Tailgatin’ for Jesus

By Don Rollins

Local church ran a newspaper ad last week. A big invite to come on down and enjoy a little tailgating prior to a baptism. 5:30: Po’ boys, greens, sweet tea and pecan pie. Frisbee golf and a cornhole tournament. 7:30: the main event.

I’ve heard of truckin’ for Jesus. Bikin’ for Jesus. Even rasslin’ for Jesus. But this is my initiation into the world of tailgatin’ for Jesus. Just when you think you’ve seen it all, Sparky…

I shared this tailgating tale with a couple of staid, blueblood, progressive colleagues — two cats who love looking down their designer bespectacled, Harvard-trained noses at such things — and they registered the requisite yucks and dismay. What’s next, potluck circumcisions? Hog roast first communions? Ah, those lowbrow, Republican Fundies are at it again. Having been raised in an Appalachian house trailer, I’m more circumspect when it comes mixing gauche and God. Just because somebody violates some unwritten code about religious etiquette doesn’t make them socioeconomic mutants. Hell, Jesus made his bones doing shock-value stuff like working on the Sabbath, throwing down with religious muckety-mucks and chilling with at least one lady-of-the-evening. What’s a little pre-sacrament partying?

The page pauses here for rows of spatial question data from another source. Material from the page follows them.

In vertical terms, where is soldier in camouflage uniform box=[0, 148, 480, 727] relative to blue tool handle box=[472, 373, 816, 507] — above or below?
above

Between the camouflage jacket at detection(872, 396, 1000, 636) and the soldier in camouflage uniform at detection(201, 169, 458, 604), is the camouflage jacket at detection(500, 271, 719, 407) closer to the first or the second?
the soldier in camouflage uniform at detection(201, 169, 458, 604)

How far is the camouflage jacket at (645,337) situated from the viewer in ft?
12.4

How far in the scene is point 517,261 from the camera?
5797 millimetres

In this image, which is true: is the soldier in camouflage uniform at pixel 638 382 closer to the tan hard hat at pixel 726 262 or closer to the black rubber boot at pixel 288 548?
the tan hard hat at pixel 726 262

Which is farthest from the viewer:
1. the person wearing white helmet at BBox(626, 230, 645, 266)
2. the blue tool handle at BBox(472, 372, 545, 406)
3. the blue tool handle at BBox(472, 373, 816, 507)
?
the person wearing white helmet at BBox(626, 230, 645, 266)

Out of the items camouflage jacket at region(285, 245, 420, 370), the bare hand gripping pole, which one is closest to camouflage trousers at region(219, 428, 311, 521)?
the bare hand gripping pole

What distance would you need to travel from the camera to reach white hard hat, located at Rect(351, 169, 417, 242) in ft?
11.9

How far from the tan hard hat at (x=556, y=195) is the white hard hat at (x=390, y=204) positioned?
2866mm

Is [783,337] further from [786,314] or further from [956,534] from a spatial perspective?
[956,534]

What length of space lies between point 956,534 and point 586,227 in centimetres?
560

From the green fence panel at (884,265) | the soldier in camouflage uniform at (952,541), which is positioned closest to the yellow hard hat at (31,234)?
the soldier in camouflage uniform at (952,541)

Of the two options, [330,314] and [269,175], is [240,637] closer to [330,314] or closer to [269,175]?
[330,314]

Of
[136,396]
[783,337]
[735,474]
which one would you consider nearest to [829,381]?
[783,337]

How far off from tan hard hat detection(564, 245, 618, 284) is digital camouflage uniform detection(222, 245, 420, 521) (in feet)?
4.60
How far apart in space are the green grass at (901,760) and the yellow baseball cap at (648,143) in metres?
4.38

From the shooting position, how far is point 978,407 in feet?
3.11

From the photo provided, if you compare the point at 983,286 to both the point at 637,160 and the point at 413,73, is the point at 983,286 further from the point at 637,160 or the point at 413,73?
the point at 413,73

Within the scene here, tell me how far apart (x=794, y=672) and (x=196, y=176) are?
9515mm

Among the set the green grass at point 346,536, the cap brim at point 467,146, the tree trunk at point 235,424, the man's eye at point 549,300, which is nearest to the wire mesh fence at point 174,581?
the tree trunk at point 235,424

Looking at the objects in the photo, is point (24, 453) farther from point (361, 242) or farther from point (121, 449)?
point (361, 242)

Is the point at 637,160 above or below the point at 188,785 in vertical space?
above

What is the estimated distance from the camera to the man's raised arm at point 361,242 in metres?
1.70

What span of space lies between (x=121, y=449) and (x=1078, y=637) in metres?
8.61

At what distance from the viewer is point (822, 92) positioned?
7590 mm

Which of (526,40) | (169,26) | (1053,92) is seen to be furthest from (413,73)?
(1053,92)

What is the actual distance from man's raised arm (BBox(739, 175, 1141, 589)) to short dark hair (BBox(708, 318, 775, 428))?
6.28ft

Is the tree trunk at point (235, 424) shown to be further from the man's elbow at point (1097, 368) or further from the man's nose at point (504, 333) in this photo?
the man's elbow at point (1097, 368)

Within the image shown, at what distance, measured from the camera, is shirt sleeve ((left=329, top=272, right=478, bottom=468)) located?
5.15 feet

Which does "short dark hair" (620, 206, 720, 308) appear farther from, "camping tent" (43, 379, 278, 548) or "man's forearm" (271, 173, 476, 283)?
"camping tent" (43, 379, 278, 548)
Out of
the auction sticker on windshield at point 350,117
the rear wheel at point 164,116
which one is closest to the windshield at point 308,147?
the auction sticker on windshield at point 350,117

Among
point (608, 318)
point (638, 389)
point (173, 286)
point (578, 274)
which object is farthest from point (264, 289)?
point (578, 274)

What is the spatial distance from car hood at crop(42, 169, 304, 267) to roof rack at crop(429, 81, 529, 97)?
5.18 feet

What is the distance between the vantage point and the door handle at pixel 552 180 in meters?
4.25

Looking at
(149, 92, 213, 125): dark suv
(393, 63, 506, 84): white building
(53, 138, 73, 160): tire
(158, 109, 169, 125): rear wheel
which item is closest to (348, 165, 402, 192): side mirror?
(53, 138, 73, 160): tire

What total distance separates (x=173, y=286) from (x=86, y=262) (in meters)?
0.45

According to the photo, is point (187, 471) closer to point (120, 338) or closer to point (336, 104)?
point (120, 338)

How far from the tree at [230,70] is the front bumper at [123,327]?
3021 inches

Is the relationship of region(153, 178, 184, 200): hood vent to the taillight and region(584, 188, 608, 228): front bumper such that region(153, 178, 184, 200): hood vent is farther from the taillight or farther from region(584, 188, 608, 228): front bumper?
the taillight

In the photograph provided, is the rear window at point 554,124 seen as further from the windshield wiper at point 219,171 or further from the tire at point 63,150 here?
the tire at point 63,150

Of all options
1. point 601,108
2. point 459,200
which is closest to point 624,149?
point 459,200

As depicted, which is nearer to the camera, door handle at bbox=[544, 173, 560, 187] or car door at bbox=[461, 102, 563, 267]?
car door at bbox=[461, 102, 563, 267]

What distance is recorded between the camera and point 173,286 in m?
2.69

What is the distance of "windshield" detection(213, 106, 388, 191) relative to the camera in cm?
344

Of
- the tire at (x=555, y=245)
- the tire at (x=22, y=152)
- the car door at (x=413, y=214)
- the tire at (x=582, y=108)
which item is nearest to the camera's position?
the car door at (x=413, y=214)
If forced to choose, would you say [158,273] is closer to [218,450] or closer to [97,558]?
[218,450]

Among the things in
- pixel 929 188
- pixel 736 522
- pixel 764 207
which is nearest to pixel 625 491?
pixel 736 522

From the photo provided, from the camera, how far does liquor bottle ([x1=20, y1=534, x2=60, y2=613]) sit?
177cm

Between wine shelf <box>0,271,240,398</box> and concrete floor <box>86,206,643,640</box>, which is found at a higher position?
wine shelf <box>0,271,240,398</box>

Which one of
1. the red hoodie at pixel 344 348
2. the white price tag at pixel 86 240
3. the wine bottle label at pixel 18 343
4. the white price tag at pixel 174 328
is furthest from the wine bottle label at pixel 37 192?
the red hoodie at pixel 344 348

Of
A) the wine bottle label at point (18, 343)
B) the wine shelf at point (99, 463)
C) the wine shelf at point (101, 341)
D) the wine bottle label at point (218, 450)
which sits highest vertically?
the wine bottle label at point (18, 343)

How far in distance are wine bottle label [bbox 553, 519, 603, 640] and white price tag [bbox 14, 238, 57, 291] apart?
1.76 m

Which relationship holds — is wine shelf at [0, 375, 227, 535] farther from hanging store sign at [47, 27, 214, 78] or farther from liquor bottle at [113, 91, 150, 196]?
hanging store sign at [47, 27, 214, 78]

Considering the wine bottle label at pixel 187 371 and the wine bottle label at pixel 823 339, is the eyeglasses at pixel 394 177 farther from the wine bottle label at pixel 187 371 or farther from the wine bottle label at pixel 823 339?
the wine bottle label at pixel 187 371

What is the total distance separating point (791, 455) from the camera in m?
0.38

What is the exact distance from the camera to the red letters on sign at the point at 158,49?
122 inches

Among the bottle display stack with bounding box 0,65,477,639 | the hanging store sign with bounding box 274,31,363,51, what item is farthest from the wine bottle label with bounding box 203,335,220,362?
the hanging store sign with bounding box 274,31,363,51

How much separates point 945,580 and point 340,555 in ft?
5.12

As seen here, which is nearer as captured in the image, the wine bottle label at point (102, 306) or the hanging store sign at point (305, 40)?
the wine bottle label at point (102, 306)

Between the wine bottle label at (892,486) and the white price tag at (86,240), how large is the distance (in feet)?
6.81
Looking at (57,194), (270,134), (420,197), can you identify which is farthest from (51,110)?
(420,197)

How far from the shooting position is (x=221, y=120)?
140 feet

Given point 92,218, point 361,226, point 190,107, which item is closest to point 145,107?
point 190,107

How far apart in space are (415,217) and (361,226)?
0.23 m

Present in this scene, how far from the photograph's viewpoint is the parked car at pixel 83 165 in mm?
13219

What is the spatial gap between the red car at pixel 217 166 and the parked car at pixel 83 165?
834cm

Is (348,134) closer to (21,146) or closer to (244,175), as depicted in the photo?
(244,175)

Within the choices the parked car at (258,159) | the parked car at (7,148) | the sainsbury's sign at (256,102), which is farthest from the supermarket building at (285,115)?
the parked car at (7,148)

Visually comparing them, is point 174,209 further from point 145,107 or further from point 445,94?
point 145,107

The meritocracy of the educated is alive among well-heeled progressive religionists. If my 25-plus years in such circles is any indication, left-leaning, mainly white congregations practice class Apartheid even as they call for economic justice. (From what I’ve seen, the country club folks and the country music crowd don’t much truck with one another. The more privileged wonder that their working-class pew mates still can’t figure out what to do with that second fork.)

Progressive congregations, in light of their claim to relative enlightenment, have an increased burden for self-monitoring and self-improvement when it comes to haves and have-nots.

So, this tailgating thing has me thinking: How cool would it be if churchgoing liberals could galvanize around an intentional, interfaith mission to dismantle their internal classism? What if they let themselves get caught up in an MLK-like vision — a world wherein liberal people of faith turned their congregations into what one preacher/theologian from my seminary days called, “laboratories for personal disarmament”? What if the tailgating shtick is really a form reaching out, not dumbing down? To be even more blunt, what if more progressive synagogues, mosques and churches just loosened the hell up and met working-class people where and how they are?

I’m no Pollyanna on this stuff. Mucking around with music and liturgy in a congregation is about as revolutionary as changing the standing rules and platform at the Democratic National Convention; tradition and simple inertia tend to keep in motion class-bound religion as surely as class-bound politics. But it should be obvious by now that progressive politics alone will not reverse the increasingly obscene gap between rich and poor, and it should be equally obvious that progressive religion is too often caught sitting on the sidelines.

You, know, it wouldn’t kill America’s religion-oriented liberals to mix a little bluegrass with the Bach, some Insane Clown Posse with the Yo Yo Ma, some metal with the contemplative. Our roofs won’t cave in if we quote Larry the Cable Guy alongside Moses and Muhammad. And, we won’t be selling out if we stop taking ourselves so doggone seriously.

Tailgatin’ for Jesus? I say, party on, you out-of-the-box, pilgrims. Party ‘til the Rapture, for all I care. Me, I’m not judging you; I’m just jealous of you.